State Road 236 in the U.S. State of Indiana exists in two sections.  The western section starts at U.S. Route 41 (US 41) in Parke County, and runs eastward, paralleling its parent that lies to the south, U.S. Route 36 (US 36).  In western Hendricks County it then turns to the southeast and ends at State Road 39 (SR 39), only two miles north of that road's intersection with US 36 in Danville.

The eastern portion is a  route that connects State Road 9 (SR 9) in Anderson with Middletown in Henry Co.

Route description

Western section 
From the western terminus SR 236 heads east.  SR 236 passes through a concurrency with State Road 59 (SR 59) that begins in Guion and heads east towards Milligan.  SR 236 heads towards U.S. Route 231 (US 231).  SR 236 and US 231 have a rshort concurrency.  From US 231, heads east towards North Salem passing through Roachdale.  In North Salem SR 236 has an intersection with State Road 75 (SR 75).  From North Salem SR 236 turns southeast.  The eastern terminus of the eastern section is at three–way intersection.

## Provided data
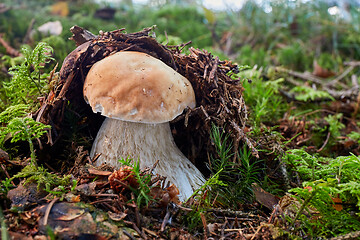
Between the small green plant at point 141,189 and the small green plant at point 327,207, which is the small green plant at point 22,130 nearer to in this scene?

## Written task 1
In the State Road 236 text, which road marks the end of the western section?
## Written task 2
Retype the State Road 236 text, everything from "Route description" down to "at three–way intersection.".
## Written task 3
According to the State Road 236 text, how does the western section relate to US 36 over its course?

## Exercise response 1
State Road 39 (SR 39).

## Exercise response 2
Route description

Western section 
From the western terminus SR 236 heads east.  SR 236 passes through a concurrency with State Road 59 (SR 59) that begins in Guion and heads east towards Milligan.  SR 236 heads towards U.S. Route 231 (US 231).  SR 236 and US 231 have a rshort concurrency.  From US 231, heads east towards North Salem passing through Roachdale.  In North Salem SR 236 has an intersection with State Road 75 (SR 75).  From North Salem SR 236 turns southeast.  The eastern terminus of the eastern section is at three–way intersection.

## Exercise response 3
The western section runs eastward parallel to US 36, its parent route, which lies to the south. In western Hendricks County it turns southeast and ends at SR 39, two miles north of where SR 39 meets US 36 in Danville.